◆ **Exercise directions**:
Edit the records below so that every "reading order" becomes "scan order", leaving everything else as it is.

(Entries for bounding box labeling)
----

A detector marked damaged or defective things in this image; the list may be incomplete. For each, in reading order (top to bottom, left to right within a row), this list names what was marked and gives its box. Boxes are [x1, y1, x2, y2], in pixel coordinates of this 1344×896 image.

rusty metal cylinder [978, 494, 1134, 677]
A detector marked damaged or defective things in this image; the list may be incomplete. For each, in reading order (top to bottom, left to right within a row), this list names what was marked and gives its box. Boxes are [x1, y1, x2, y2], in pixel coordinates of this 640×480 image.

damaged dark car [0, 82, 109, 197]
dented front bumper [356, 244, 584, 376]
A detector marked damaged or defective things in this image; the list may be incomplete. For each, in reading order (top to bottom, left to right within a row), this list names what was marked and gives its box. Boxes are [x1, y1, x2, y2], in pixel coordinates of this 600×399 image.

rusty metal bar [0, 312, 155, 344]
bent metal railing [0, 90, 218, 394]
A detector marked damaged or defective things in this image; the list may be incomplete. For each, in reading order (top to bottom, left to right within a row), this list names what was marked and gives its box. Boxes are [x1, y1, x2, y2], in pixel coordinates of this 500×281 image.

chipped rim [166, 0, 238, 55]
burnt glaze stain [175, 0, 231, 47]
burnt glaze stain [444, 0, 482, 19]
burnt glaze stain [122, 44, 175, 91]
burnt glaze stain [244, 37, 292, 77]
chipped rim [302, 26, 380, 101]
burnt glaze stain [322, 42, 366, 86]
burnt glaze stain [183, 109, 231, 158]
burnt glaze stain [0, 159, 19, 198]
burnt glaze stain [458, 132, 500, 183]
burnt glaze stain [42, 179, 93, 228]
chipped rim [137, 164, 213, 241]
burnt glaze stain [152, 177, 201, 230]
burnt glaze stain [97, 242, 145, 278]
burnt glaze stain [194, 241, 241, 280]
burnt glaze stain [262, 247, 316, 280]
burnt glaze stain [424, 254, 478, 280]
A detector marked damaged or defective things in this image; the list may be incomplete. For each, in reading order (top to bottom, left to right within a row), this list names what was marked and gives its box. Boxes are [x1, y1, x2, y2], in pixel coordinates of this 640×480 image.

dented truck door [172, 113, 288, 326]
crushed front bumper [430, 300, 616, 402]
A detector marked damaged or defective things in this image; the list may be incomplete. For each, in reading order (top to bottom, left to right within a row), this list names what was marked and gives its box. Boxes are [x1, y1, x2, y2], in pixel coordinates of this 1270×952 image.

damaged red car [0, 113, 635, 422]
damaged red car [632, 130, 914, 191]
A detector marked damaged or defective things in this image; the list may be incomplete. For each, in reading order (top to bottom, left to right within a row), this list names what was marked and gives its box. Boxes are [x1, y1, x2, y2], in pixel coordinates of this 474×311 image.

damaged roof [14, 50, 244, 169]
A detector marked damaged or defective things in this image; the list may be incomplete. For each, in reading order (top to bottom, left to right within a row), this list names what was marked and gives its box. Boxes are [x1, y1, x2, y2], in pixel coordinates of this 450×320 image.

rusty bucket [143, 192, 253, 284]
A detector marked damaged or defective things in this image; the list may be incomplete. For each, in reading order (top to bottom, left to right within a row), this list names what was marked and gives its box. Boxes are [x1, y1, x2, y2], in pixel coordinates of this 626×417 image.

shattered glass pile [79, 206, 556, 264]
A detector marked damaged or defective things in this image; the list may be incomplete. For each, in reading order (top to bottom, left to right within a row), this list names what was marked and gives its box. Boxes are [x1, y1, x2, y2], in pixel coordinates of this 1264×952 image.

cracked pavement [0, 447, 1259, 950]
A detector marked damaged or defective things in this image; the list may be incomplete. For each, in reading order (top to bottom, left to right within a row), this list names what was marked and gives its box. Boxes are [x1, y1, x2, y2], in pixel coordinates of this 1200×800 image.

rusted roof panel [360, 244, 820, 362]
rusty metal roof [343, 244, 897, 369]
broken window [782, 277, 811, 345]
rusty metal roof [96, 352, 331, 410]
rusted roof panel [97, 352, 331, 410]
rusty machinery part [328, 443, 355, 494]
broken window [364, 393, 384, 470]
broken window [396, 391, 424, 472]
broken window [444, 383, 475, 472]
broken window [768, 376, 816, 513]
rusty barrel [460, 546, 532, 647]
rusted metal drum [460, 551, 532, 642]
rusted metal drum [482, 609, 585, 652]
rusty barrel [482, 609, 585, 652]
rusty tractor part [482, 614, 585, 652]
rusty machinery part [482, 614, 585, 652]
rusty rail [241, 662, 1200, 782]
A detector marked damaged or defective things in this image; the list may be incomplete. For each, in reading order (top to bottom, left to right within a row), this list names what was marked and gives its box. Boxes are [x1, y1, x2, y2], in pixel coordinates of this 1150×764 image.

----

◆ **Solution to this task**:
A detector marked damaged or defective things in this image; the list may be incomplete. For each, in scan order (top to bottom, left to right within a row), this list names what was marked and gives its box. Boxes are [x1, y1, x2, y2], in pixel coordinates of this 1344×896 image.

rusty metal cylinder [978, 494, 1134, 677]
A detector marked damaged or defective things in this image; the list may be incomplete. For each, in scan order (top to bottom, left to right within a row), this list names what was marked and gives its box. Boxes are [x1, y1, x2, y2], in pixel coordinates of this 640×480 image.

damaged dark car [0, 82, 109, 197]
dented front bumper [356, 244, 584, 376]
A detector marked damaged or defective things in this image; the list may be incomplete. For each, in scan order (top to bottom, left to right within a row), this list names what was marked and gives its box. Boxes are [x1, y1, x2, y2], in pixel coordinates of this 600×399 image.

rusty metal bar [0, 312, 155, 344]
bent metal railing [0, 90, 218, 394]
A detector marked damaged or defective things in this image; the list may be incomplete. For each, in scan order (top to bottom, left to right within a row), this list names what was marked and gives its box. Boxes are [x1, y1, x2, y2], in pixel coordinates of this 500×281 image.

chipped rim [166, 0, 238, 55]
burnt glaze stain [175, 0, 231, 47]
burnt glaze stain [444, 0, 482, 19]
burnt glaze stain [122, 44, 175, 91]
burnt glaze stain [244, 37, 292, 77]
chipped rim [302, 26, 380, 101]
burnt glaze stain [322, 42, 366, 86]
burnt glaze stain [183, 109, 231, 158]
burnt glaze stain [0, 159, 19, 198]
burnt glaze stain [458, 132, 500, 183]
burnt glaze stain [42, 179, 93, 228]
chipped rim [137, 164, 213, 241]
burnt glaze stain [152, 177, 201, 230]
burnt glaze stain [97, 242, 145, 278]
burnt glaze stain [194, 241, 241, 280]
burnt glaze stain [262, 247, 316, 280]
burnt glaze stain [424, 254, 478, 280]
A detector marked damaged or defective things in this image; the list may be incomplete. For each, in scan order (top to bottom, left to right within a row), this list names what was marked and gives its box. Boxes are [x1, y1, x2, y2], in pixel coordinates of this 640×480 image.

dented truck door [172, 113, 288, 326]
crushed front bumper [430, 300, 616, 402]
A detector marked damaged or defective things in this image; the list may be incomplete. For each, in scan order (top to bottom, left to right within a row), this list names what was marked and gives its box. Boxes are [x1, y1, x2, y2], in pixel coordinates of this 1270×952 image.

damaged red car [0, 113, 635, 422]
damaged red car [632, 130, 914, 191]
A detector marked damaged or defective things in this image; the list may be incomplete. For each, in scan order (top to bottom, left to right within a row), this list names what was marked and gives its box. Boxes are [x1, y1, x2, y2], in pixel coordinates of this 474×311 image.

damaged roof [14, 50, 244, 169]
A detector marked damaged or defective things in this image; the list may be incomplete. For each, in scan order (top to bottom, left to right within a row), this list names what was marked and gives its box. Boxes are [x1, y1, x2, y2], in pixel coordinates of this 450×320 image.

rusty bucket [143, 192, 253, 284]
A detector marked damaged or defective things in this image; the list may be incomplete. For each, in scan order (top to bottom, left to right within a row), this list names what was marked and gives its box. Boxes are [x1, y1, x2, y2], in pixel coordinates of this 626×417 image.

shattered glass pile [79, 206, 556, 264]
A detector marked damaged or defective things in this image; the list may be incomplete. For each, in scan order (top to bottom, left to right within a row), this list names what was marked and gives its box. Boxes are [x1, y1, x2, y2], in pixel coordinates of this 1264×952 image.

cracked pavement [0, 447, 1259, 950]
A detector marked damaged or defective things in this image; the list may be incomplete. For each, in scan order (top to bottom, left to right within a row), this list names what was marked and gives its box. Boxes are [x1, y1, x2, y2], in pixel coordinates of this 1200×800 image.

rusted roof panel [360, 244, 820, 362]
rusty metal roof [343, 244, 897, 369]
broken window [782, 277, 811, 345]
rusty metal roof [96, 352, 331, 410]
rusted roof panel [97, 352, 331, 410]
rusty machinery part [328, 443, 355, 494]
broken window [364, 393, 384, 470]
broken window [396, 391, 424, 472]
broken window [444, 383, 475, 472]
broken window [768, 376, 816, 513]
rusty barrel [460, 546, 532, 647]
rusted metal drum [460, 551, 532, 642]
rusted metal drum [482, 609, 585, 652]
rusty barrel [482, 609, 585, 652]
rusty tractor part [482, 614, 585, 652]
rusty machinery part [482, 614, 585, 652]
rusty rail [241, 662, 1200, 782]
A detector marked damaged or defective things in this image; the list may be incomplete. For each, in scan order (top to bottom, left to right within a row), this list names what was marked and gives its box. Boxes are [x1, y1, x2, y2], in pixel coordinates of this 1150×764 image.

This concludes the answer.